The department says additional remains were discovered during the search but they "cannot be identified at this time."
Rear Admiral Craig Baines, commander of Maritime Forces Atlantic, said Friday that the decision to declare the five "missing and presumed deceased" was not taken lightly.
"While searches on the sea are never easy, these units have completely saturated the area for the duration of the search over a known crash location. So we are certain that if there were survivors, we would have found them within the past 48 hours," he said.
He said every effort will be made to identify the remains that were recovered, but that likely won't happen until they are returned to Canada.
Baines said searchers recovered debris from the aircraft, including a side door and pieces of the fuselage.
A repatriation airlift to return all recovered human remains to Canada is expected to take place next week.
HMCS Fredericton, which was part of a standing NATO task group, is now headed to an unnamed port in Italy and will arrive tomorrow. Baines said the ship's company is expected to hold a vigil to pay tribute to the fallen shipmates before departing the crash scene.

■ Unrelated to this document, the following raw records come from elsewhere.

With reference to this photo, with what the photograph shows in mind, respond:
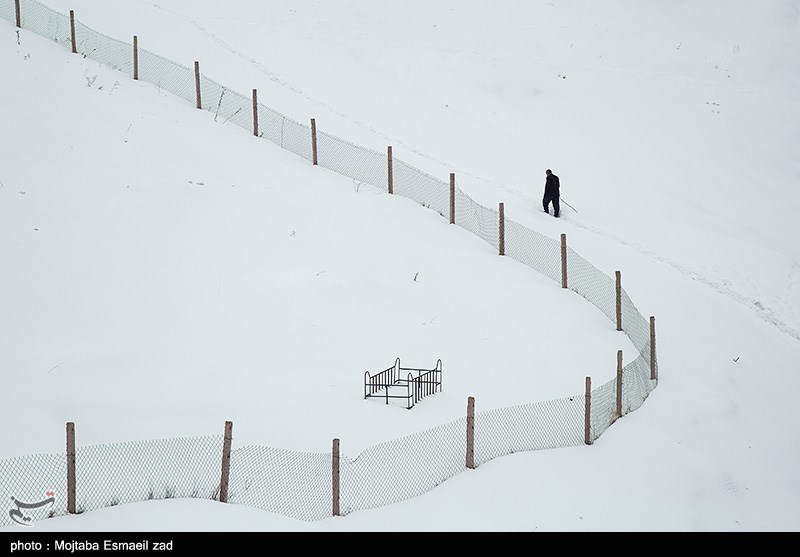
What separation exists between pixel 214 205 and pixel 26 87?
722cm

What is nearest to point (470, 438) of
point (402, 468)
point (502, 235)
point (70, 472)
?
point (402, 468)

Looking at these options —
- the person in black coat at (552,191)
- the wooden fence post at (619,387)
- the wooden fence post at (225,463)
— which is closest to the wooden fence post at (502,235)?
the person in black coat at (552,191)

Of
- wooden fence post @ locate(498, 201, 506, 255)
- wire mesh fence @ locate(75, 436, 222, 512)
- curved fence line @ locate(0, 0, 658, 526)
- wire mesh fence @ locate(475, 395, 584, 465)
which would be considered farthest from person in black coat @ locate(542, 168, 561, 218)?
wire mesh fence @ locate(75, 436, 222, 512)

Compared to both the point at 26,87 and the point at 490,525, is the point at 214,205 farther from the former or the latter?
the point at 490,525

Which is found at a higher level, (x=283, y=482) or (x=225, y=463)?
(x=225, y=463)

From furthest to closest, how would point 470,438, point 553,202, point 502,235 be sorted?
1. point 553,202
2. point 502,235
3. point 470,438

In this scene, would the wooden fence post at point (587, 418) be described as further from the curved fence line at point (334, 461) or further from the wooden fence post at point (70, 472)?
the wooden fence post at point (70, 472)

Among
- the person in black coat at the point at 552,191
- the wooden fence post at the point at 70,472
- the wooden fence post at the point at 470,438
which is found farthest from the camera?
the person in black coat at the point at 552,191

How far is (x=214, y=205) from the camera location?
21312mm

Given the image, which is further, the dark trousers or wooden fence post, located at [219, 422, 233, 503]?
the dark trousers

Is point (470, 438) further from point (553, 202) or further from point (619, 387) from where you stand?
point (553, 202)

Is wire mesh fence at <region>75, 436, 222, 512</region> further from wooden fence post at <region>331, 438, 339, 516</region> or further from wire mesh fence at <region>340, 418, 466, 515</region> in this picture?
wire mesh fence at <region>340, 418, 466, 515</region>
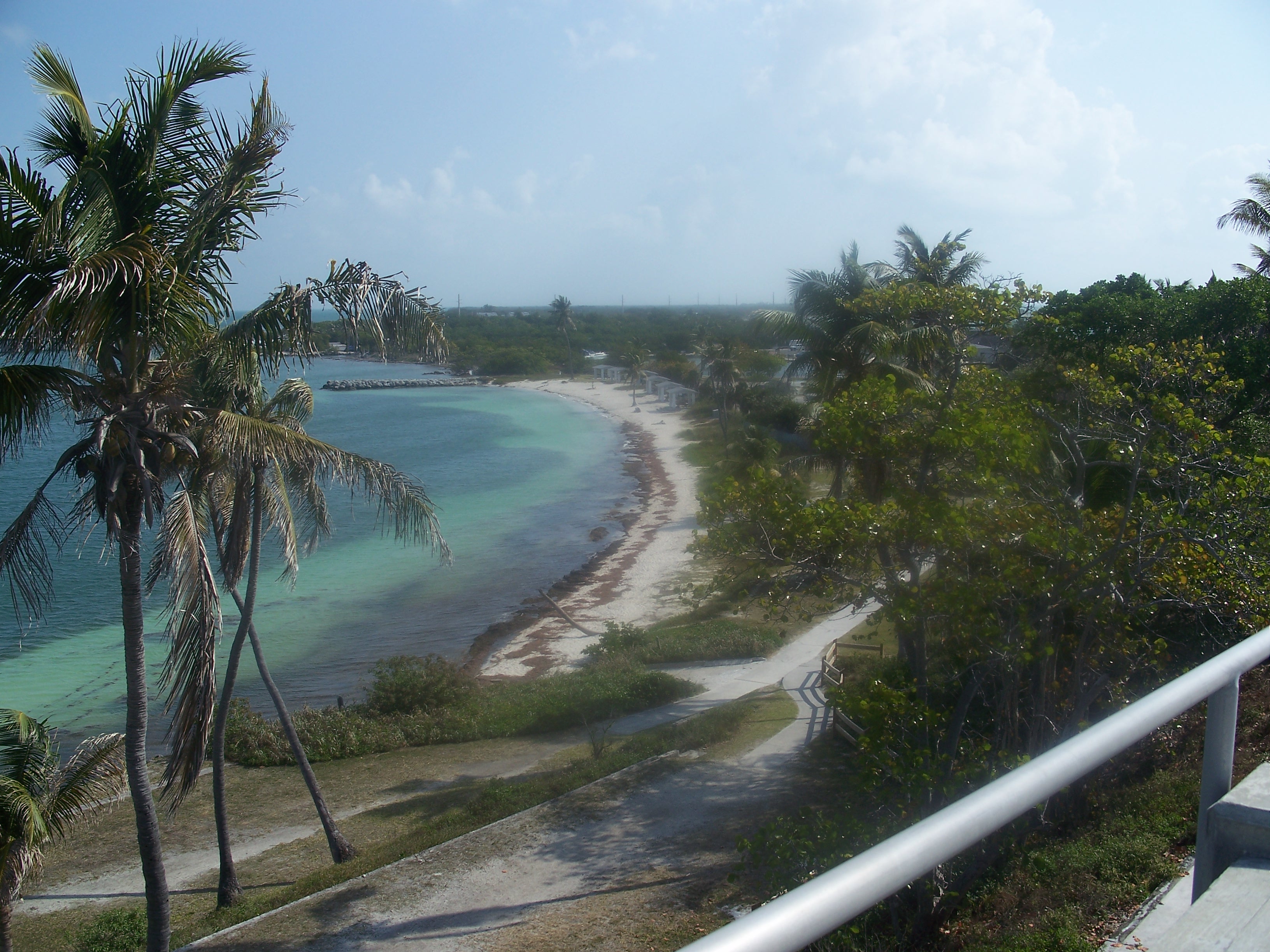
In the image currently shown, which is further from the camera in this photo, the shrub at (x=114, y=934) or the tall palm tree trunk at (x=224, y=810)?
the tall palm tree trunk at (x=224, y=810)

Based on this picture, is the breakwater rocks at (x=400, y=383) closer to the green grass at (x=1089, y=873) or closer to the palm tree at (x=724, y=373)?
the palm tree at (x=724, y=373)

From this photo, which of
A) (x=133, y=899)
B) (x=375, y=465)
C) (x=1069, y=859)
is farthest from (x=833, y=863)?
(x=133, y=899)

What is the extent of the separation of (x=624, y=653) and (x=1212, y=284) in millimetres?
14935

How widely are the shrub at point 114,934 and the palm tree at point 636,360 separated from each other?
7992 cm

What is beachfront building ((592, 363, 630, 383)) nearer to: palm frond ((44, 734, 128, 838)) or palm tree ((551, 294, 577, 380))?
palm tree ((551, 294, 577, 380))

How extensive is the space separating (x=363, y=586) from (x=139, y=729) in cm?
2578

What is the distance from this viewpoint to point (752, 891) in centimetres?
946

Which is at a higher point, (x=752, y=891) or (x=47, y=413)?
(x=47, y=413)

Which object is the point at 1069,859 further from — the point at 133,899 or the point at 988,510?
the point at 133,899

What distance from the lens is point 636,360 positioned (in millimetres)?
93500

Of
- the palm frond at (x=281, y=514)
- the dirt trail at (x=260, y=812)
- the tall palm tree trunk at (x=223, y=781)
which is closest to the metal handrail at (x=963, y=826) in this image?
the palm frond at (x=281, y=514)

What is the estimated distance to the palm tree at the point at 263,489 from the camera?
8406mm

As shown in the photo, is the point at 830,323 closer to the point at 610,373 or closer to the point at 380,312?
the point at 380,312

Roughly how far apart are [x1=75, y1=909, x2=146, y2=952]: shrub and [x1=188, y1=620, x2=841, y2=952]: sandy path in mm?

In his weekly letter to all members of the Armed Forces, the country's top military commander said the accident and loss of life is painful for the families of victims, but also for the military and for Nova Scotia, the province they called home.
"What makes this all the more difficult to bear is our inability – thus far – to recover all of our fallen comrades," Gen. Jonathan Vance wrote in the letter, posted online this afternoon.
"The investigation will proceed and answers about the cause will hopefully be found. In the meantime, we grieve."
A Royal Canadian Air Force flight safety team was slated to depart Canada today to investigate the accident. It will begin work immediately upon arrival, a department statement said.
Rear-Admiral Craig Baines, the commander of Canada's East Coast fleet, said during a media availability today that the investigators will meet the frigate dockside in Italy. He said he was unable to provide further information about the investigation.
Prime Minister Justin Trudeau praised the dead crew members and promised accountability.
"In challenging times, Canadians lean on one another. Together we will get through this tragedy, and never forget those who were lost," Trudeau said in a statement.
"We will continue to keep Canadians updated as the investigation progresses."
Defence Minister Harjit Sajjan, also in a statement, said the search for survivors was ended "with a heavy heart."
The flight data recorders were recovered from the debris and are to be analyzed at the National Research Council in Ottawa.
In an interview with CBC News that took place before the search switched to recovery mode, Sajjan acknowledged the difficulty involved in reaching wreckage that may be as much as 3,000 metres below the surface of the Ionian Sea.
Few nations possess that kind of deep-diving capability and Sajjan said he's been talking to NATO's secretary general and allies about the technological options.
"I can assure you we will put in all of the resources necessary," said Sajjan who expressed confidence in the investigation team. "Our folks on the ground will figure what happened."
The debris also is believed to be spread over a wide area on the ocean floor. One expert said that spread suggests something about the forces involved in the crash.
"It suggests a high speed impact" with the ocean, said Michael Byers, a University of British Columbia defence expert who has testified before the Senate on search and rescue.
"That will obviously increase the challenges of the recovery operation, but until we have something that can actually go down there — even just to take pictures — we really won't know what happened to the aircraft."